【Data Analysis】 GRU and LSTM

TEJ 台灣經濟新報
TEJ-API Financial Data Analysis
11 min readApr 18, 2023

Close price prediction via deep learning model

Photo by Markus Winkler on Unsplash

Keywords: Data analysis, LSTM, GRU, Stock prediction

Highlights:

  • Difficulty:★★★★★
  • Utilizing historical stock price data to predict future close price.
  • Advice: Two RNN-based models are used for time series prediction in this article. Therefore, fundamental knowledge of time series prediction and deep learning are required, you can check this medium,【Data Analysis】LSTM Trading Signal Judgment, for LSTM knowledge learning.

Preface

Profit-chasing and risk-averse are the innate naturals of all investors. One way to achieve these goals is to predict the future stock movement. In the past, time series models such as ARIMA and GARCH are widely used to characterize the trajectory of future stock prices. Nowadays, As the boom of artificial intelligence, more and more time-series-related deep learning models have emerged and seem to be new solutions for stock price prediction. In this article, we apply GRU and LSTM model for stock price prediction, using open price, high price, low price and close price in the past five days to predict next day’s close price.

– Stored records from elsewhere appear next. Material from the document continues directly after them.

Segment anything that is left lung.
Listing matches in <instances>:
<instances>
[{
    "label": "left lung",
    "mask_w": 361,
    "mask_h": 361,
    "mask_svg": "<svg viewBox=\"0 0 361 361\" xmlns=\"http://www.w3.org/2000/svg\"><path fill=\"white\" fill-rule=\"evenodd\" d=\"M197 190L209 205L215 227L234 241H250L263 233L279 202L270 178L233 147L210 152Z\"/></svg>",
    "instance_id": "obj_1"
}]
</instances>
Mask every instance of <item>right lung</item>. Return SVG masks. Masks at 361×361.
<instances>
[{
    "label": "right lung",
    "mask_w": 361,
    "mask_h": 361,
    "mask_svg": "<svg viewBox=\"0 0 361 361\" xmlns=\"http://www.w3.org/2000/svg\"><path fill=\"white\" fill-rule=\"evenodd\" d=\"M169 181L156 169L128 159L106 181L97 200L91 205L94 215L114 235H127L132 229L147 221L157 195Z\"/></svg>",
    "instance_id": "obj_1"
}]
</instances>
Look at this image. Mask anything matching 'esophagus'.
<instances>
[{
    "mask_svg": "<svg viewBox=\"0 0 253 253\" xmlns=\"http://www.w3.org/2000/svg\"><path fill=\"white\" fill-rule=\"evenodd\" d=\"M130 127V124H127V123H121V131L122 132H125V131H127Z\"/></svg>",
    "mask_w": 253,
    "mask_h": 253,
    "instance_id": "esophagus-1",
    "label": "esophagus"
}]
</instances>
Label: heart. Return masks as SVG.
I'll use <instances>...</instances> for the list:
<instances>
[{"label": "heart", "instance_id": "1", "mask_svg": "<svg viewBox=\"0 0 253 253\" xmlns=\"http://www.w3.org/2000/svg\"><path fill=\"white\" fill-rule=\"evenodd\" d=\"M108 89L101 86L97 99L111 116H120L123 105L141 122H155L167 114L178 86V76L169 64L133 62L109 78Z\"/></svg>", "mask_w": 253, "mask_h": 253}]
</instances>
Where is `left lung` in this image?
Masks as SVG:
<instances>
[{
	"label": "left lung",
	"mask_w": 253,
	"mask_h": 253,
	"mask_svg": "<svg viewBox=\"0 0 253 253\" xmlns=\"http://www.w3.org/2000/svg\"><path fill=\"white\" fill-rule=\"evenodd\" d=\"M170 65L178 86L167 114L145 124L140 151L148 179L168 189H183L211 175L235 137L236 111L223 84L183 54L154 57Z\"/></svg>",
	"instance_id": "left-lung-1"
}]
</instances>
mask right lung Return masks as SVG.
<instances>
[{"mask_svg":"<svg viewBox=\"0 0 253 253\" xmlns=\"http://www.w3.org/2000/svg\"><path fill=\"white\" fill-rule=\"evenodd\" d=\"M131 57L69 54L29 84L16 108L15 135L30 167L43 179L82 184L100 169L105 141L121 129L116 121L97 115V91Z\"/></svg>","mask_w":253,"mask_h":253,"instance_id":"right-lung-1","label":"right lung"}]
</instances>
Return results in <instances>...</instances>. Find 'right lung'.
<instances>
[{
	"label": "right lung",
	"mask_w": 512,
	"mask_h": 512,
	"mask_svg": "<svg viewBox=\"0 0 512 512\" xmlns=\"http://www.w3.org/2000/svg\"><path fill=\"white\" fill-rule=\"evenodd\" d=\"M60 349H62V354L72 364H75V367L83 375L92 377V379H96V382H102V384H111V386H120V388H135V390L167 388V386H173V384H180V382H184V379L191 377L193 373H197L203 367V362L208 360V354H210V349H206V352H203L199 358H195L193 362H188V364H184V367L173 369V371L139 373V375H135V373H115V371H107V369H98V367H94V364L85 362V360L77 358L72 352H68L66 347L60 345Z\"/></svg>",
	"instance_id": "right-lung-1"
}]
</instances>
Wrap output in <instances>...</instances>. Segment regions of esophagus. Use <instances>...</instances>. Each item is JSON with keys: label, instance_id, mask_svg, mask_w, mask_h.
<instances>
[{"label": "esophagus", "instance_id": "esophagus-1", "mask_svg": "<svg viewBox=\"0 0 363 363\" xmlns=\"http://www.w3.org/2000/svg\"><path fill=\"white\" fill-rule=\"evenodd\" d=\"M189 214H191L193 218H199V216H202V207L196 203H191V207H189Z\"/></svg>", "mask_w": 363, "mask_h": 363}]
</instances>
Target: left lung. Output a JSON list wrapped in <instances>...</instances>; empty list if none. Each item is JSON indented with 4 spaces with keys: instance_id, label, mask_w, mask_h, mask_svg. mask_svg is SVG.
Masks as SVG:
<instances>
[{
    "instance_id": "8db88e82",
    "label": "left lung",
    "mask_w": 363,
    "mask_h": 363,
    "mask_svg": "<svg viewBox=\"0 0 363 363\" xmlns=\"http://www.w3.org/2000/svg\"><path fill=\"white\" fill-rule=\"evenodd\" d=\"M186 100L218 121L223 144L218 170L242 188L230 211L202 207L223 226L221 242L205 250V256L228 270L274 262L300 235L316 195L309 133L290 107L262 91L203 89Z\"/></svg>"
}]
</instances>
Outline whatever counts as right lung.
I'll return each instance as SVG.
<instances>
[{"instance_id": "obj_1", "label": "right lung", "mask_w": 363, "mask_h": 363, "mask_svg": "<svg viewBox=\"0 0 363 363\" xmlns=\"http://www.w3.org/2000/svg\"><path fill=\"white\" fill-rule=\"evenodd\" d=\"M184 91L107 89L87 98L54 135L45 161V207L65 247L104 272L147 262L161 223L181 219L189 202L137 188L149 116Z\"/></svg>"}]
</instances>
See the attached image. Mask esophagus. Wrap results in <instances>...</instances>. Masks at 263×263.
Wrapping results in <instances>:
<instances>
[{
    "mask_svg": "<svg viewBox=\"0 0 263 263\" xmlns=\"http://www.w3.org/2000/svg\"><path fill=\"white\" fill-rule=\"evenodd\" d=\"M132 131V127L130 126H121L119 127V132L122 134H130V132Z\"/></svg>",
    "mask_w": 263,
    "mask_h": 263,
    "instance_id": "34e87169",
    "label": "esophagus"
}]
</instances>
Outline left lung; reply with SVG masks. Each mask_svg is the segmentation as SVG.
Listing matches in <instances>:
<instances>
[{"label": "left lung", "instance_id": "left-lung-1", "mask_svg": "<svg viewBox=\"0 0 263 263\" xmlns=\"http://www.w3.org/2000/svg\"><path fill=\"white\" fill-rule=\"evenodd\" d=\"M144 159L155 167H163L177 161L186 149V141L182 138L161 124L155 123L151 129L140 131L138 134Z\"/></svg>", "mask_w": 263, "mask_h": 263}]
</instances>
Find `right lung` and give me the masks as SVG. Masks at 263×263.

There are many articles describing LSTM model, so no more introduction for LSTM in today’s article. GRU model will be our focal point today. Similar to LSTM, GRU is also a RNN-based model. However, unlike LSTM which has three different gates, forget gate, input gate and output gate, GRU only contains update gate and reset gate. The former gate is identical to forget and input gate of LSTM, it decides which hidden information would be reserved or abandoned during each iteration. The latter gate decides which information accumulated from past iteration would be abandoned. Since the reduction of the numbers of gates, GRU theoretically would achieve more rapid computation speed with little or none depletion of performance.

Programming environment and Module required

Google Colab is used as editor

# Load require module
import pandas as pd
import numpy as np
from sklearn.preprocessing import StandardScaler
import plotly.graph_objects as go
import os
import time
import tejapi
import math
import torch
from torch import nn, optim
from torch.utils.data import Dataset, DataLoader, TensorDataset

# log in TEJ API
api_key = 'YOUR_KEY'
tejapi.ApiConfig.api_key = api_key
tejapi.ApiConfig.ignoretz = True

# gpu setting
device = torch.device('cuda' if torch.cuda.is_available() else 'cpu')

Database

Stock trading database: Unadjusted daily stock price, database code is (TWN/APRCD).

Import data

In here, we take unadjusted open, high, low, close price from TSMC(2330.TW) as input features. The sampling period is from 2019–01–01 to 2023–01–01. First, the standardization for all four features is processed. Then, a training set and a validation set are separated from the standardized dataset by the ratio of 8:2. Standardization could solve feature scaling problem and boost up the speed of training process.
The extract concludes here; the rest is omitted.